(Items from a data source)
________
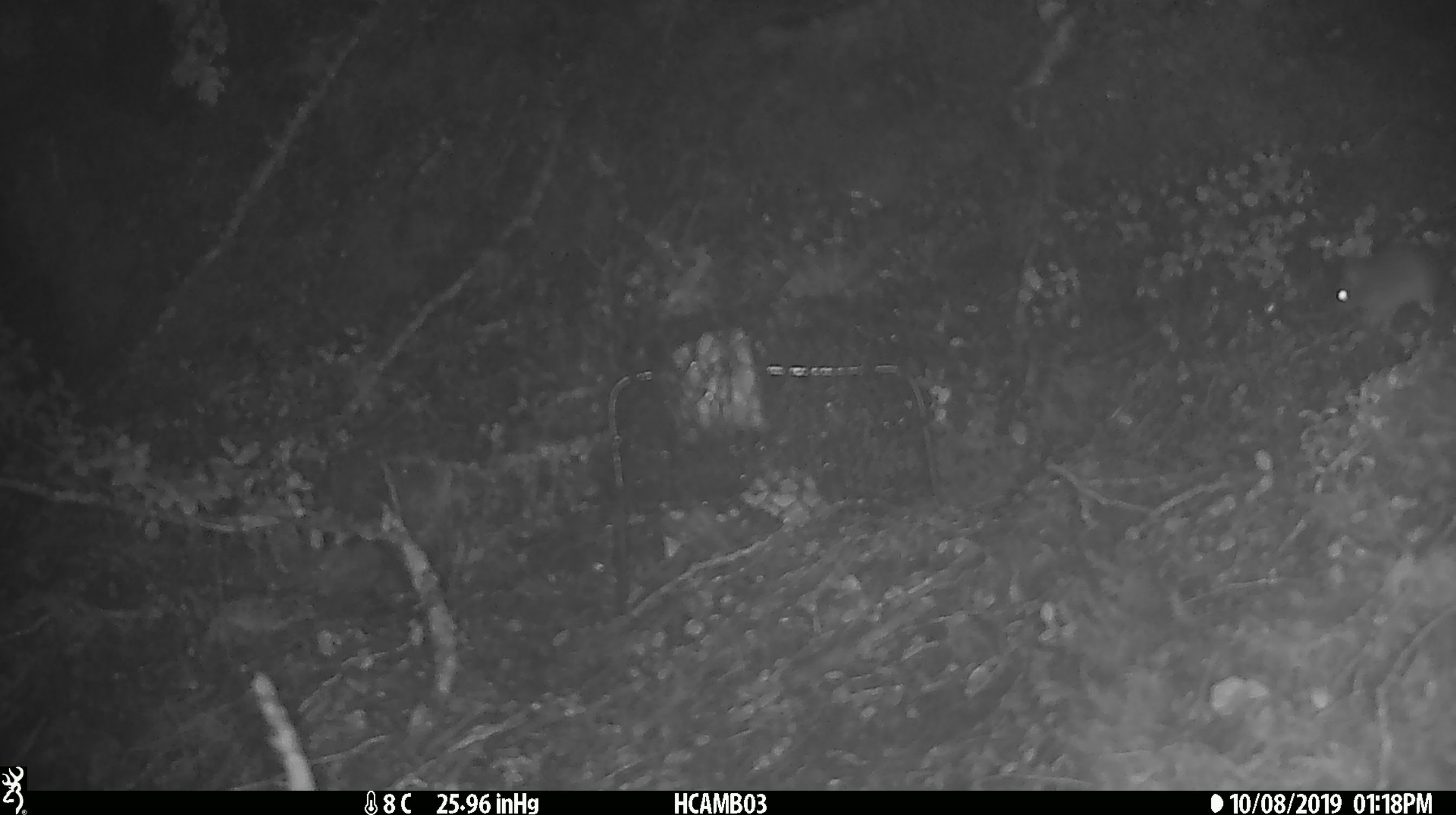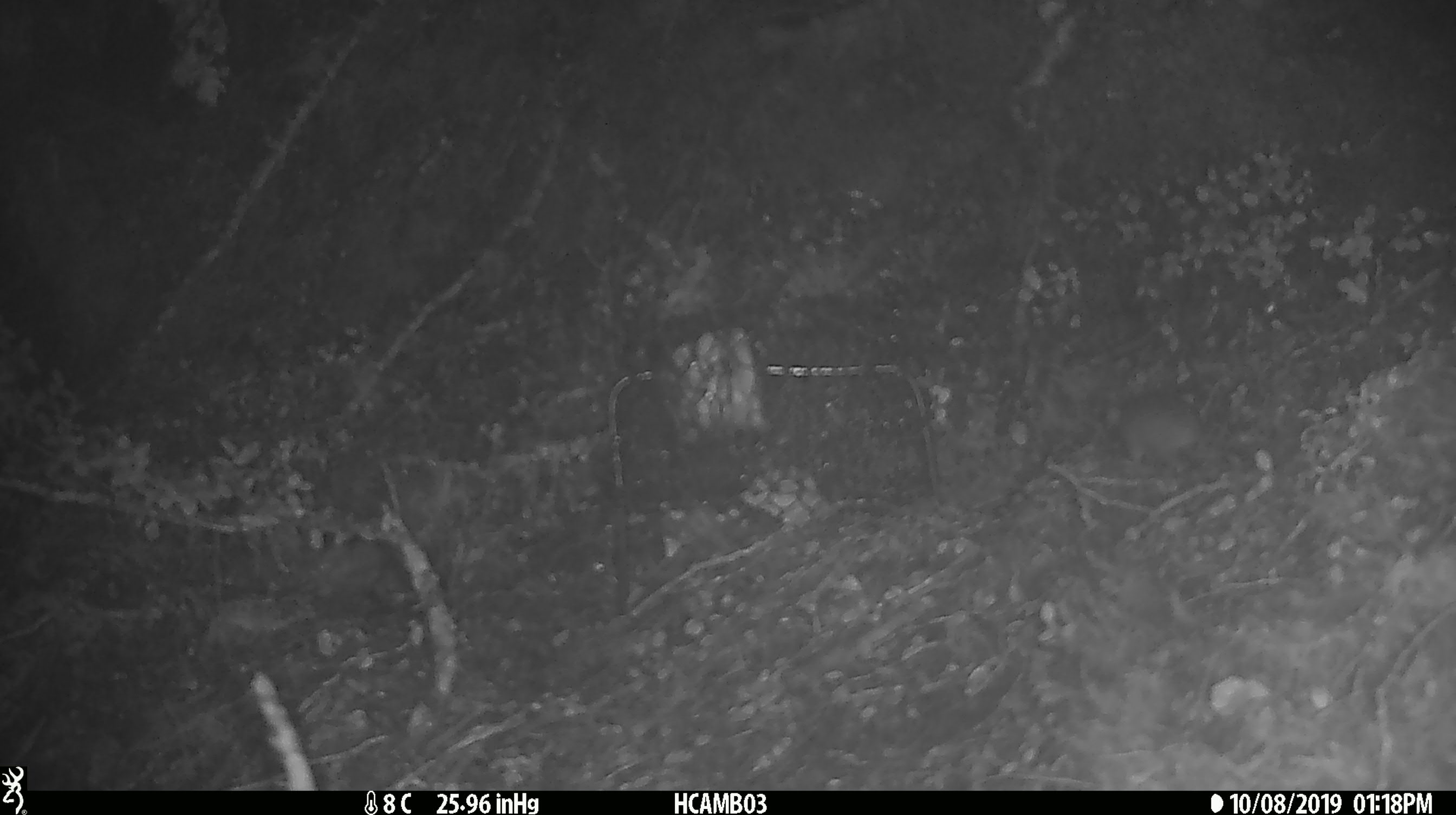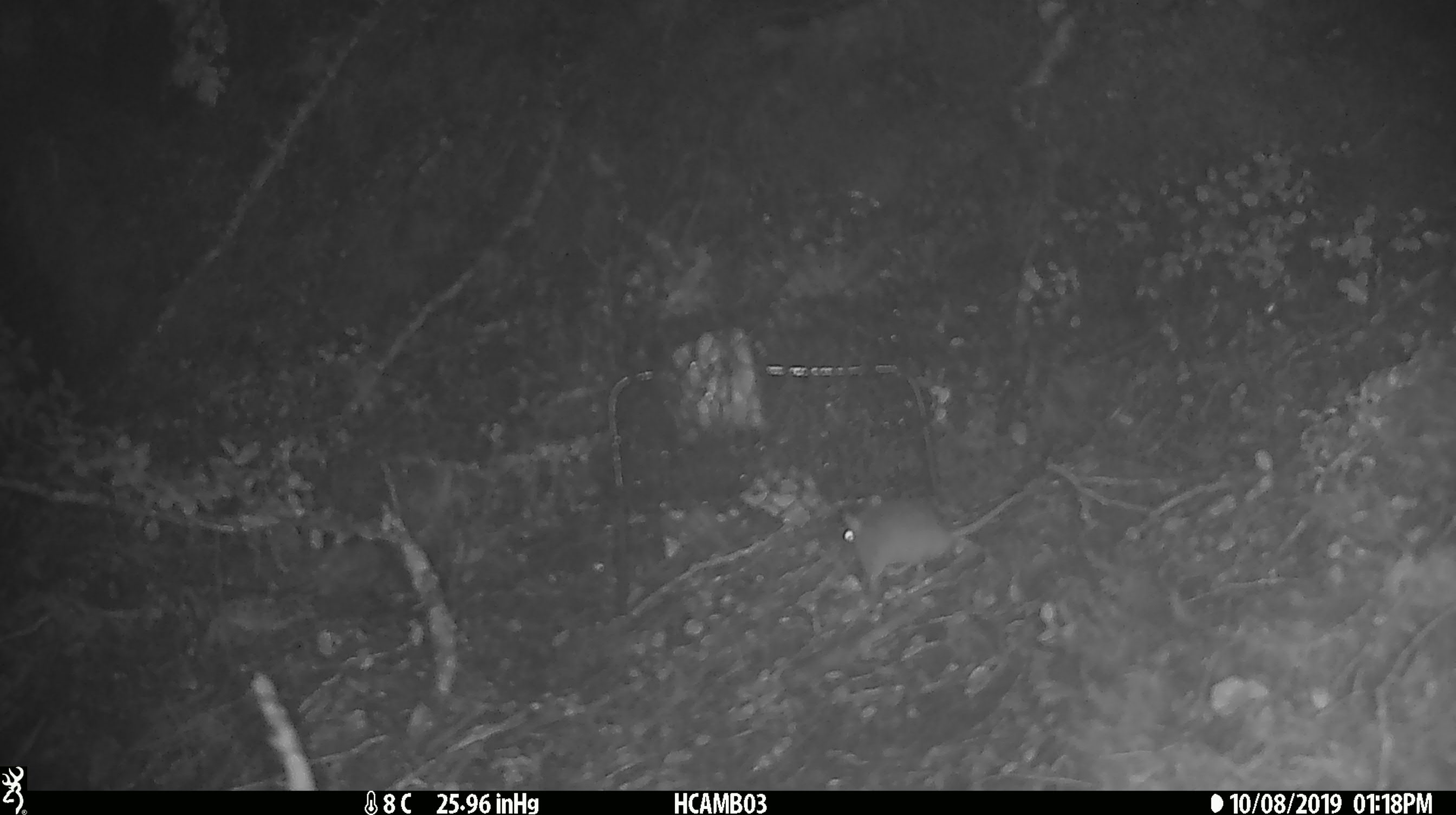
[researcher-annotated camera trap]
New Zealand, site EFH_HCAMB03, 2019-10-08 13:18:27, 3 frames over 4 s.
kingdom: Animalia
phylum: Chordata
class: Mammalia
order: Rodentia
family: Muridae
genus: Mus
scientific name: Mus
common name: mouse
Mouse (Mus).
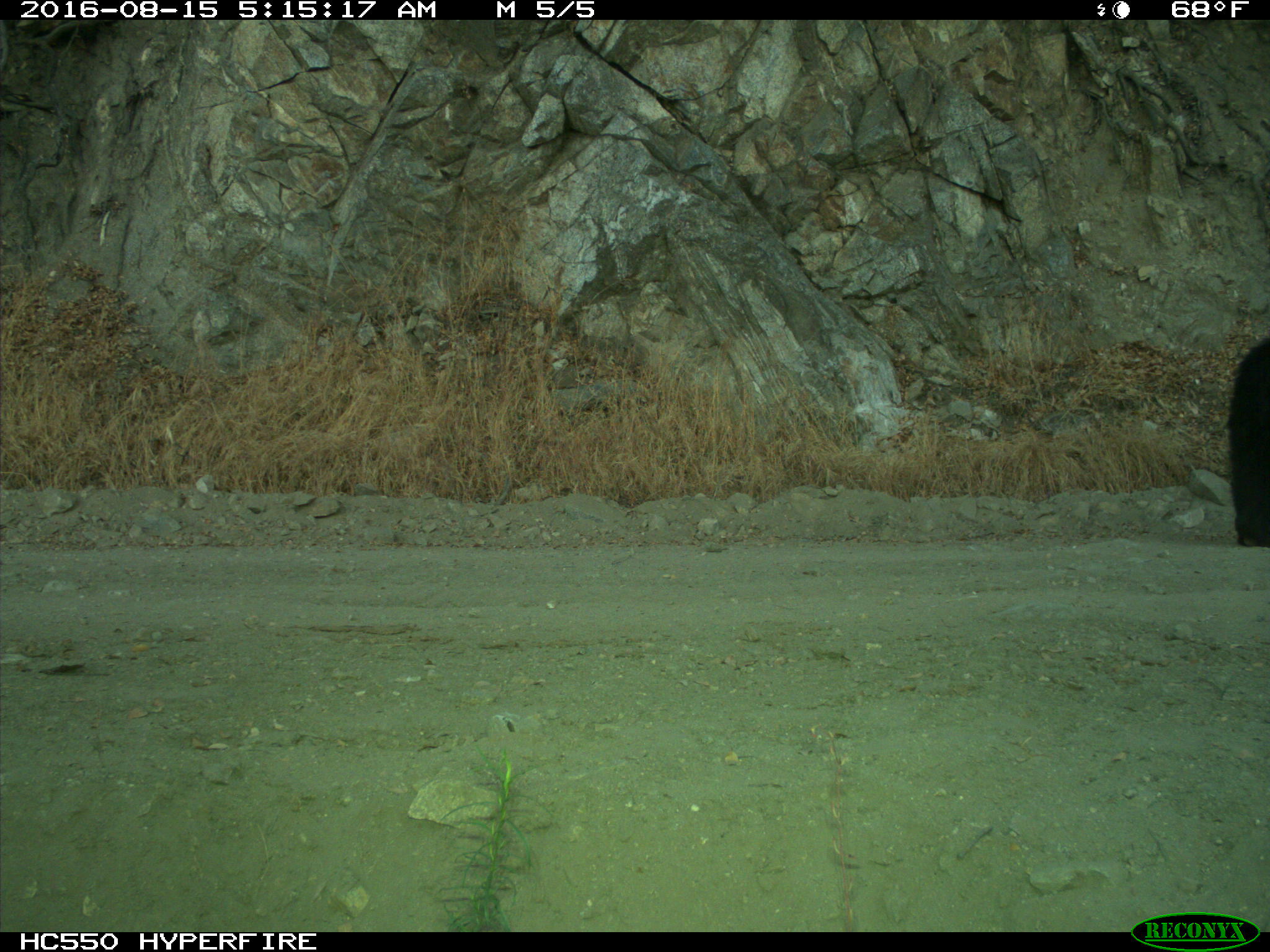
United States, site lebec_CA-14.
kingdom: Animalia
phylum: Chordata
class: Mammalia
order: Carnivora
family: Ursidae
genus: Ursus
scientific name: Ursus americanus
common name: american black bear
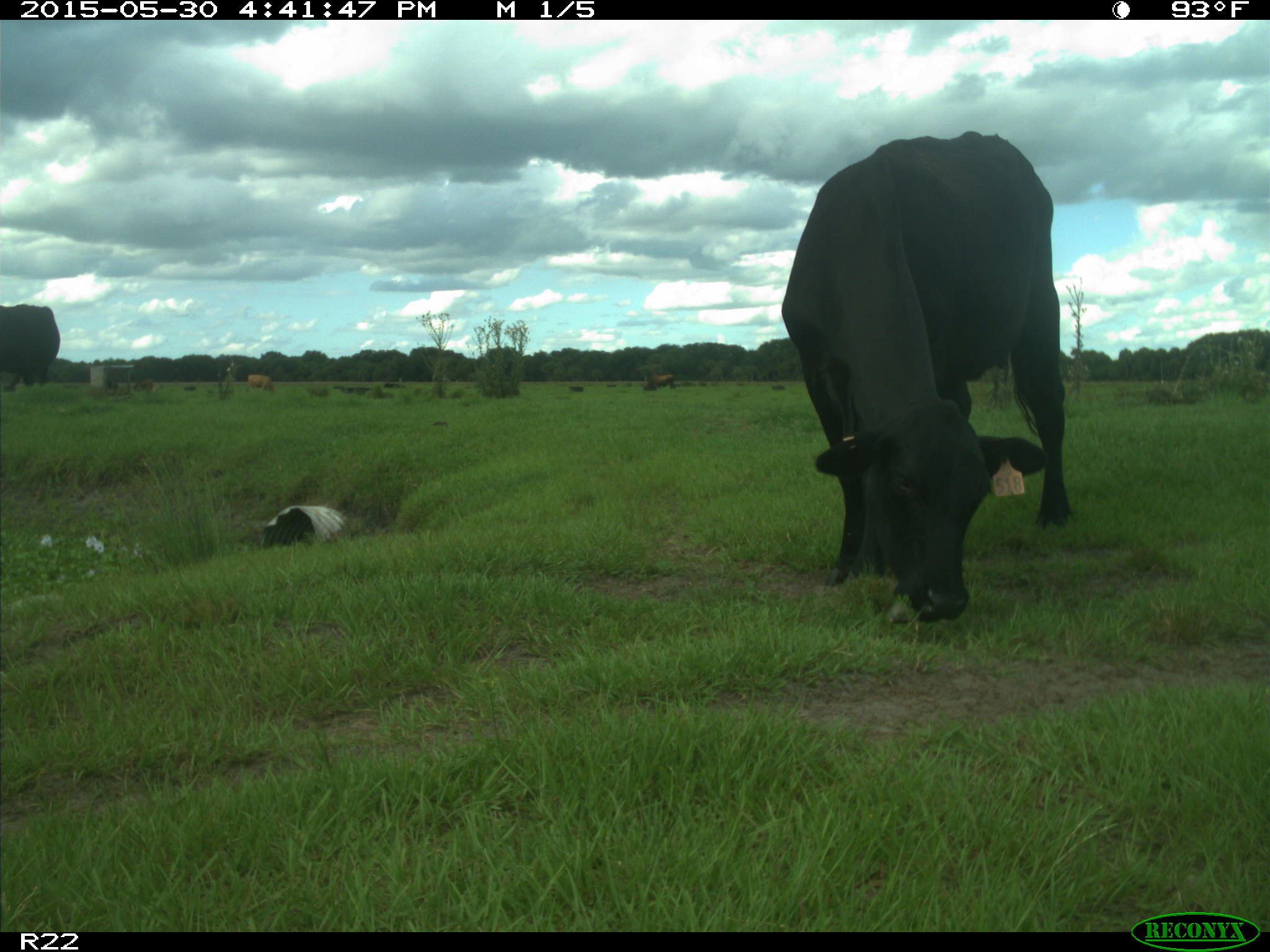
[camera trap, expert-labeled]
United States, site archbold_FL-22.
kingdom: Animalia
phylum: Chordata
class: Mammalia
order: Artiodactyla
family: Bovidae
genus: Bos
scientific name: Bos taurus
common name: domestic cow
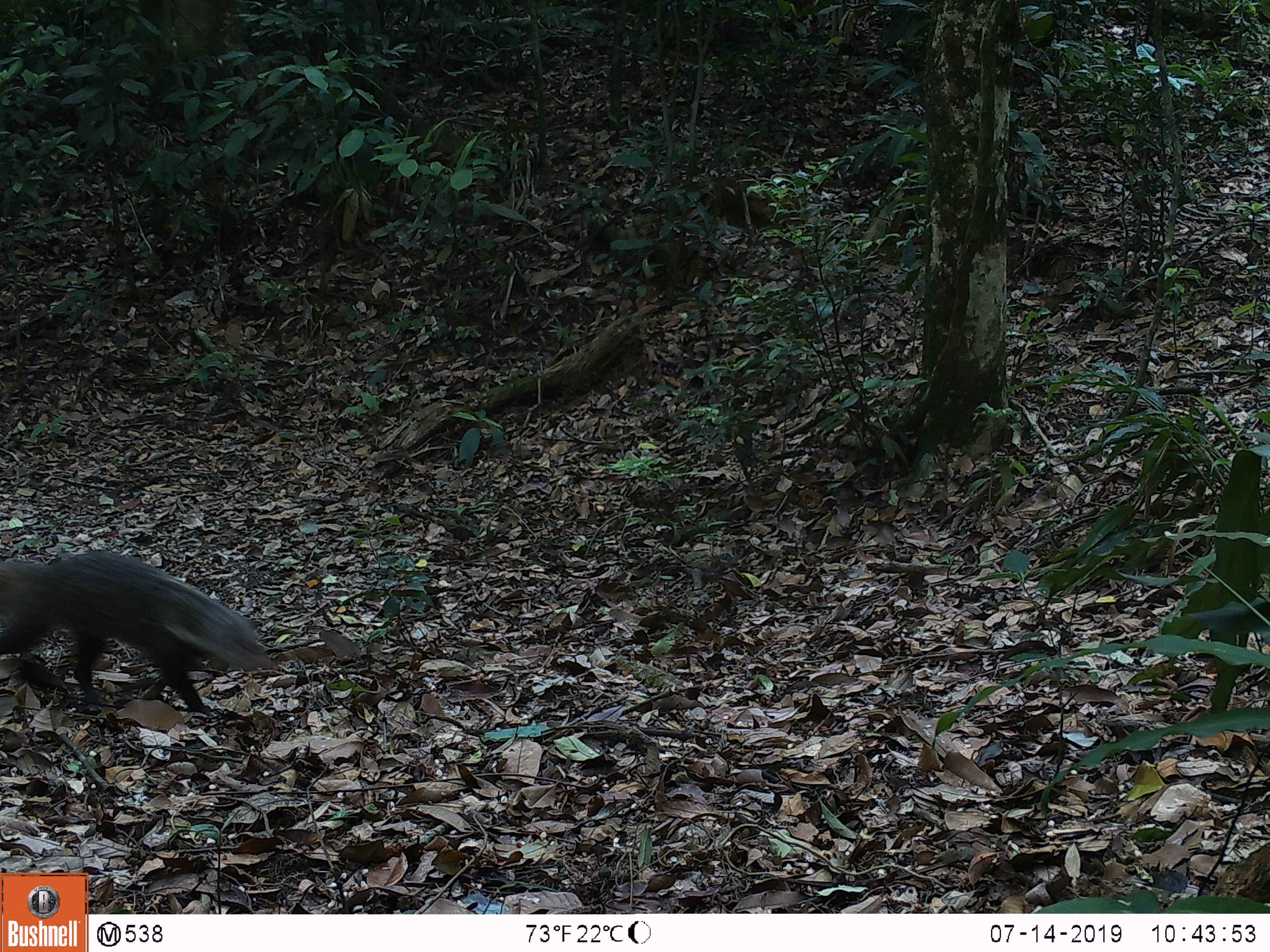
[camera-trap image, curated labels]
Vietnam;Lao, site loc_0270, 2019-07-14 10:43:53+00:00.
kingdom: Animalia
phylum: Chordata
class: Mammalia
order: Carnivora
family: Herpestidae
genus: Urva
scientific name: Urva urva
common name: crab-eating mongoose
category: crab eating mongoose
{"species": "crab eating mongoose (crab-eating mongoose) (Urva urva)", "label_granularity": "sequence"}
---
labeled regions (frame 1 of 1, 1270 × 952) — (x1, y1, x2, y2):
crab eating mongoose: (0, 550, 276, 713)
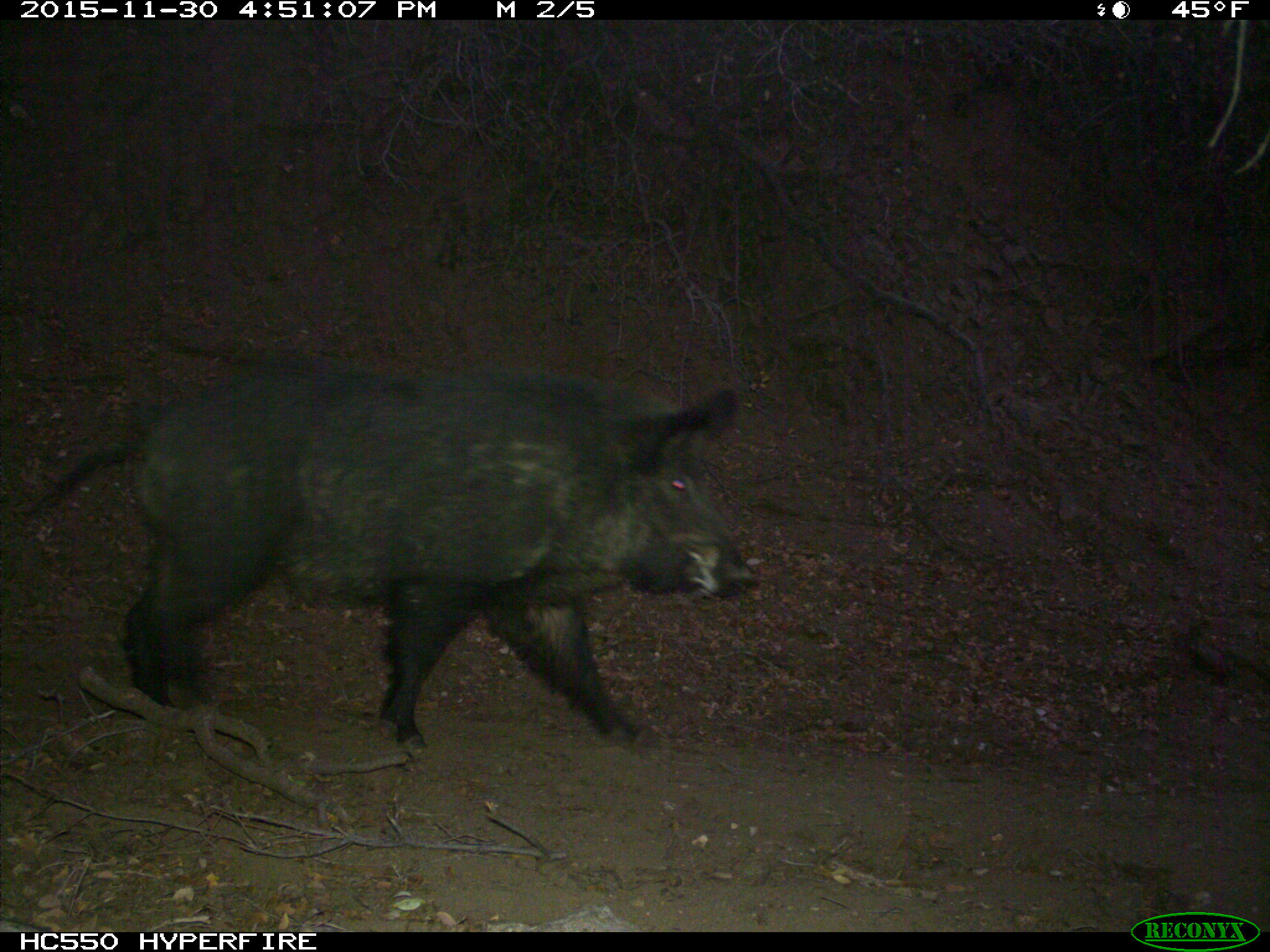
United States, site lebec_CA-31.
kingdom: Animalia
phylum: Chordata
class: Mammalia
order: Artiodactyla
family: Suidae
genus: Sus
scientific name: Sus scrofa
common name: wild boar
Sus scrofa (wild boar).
________
> **WORK INSTRUCTION**:
Whenever the string "States" occurs in a line of the entries above, copy that line.

> **ANSWER TO THIS PROBLEM**:
United States, site lebec_CA-14.
United States, site archbold_FL-22.
United States, site lebec_CA-31.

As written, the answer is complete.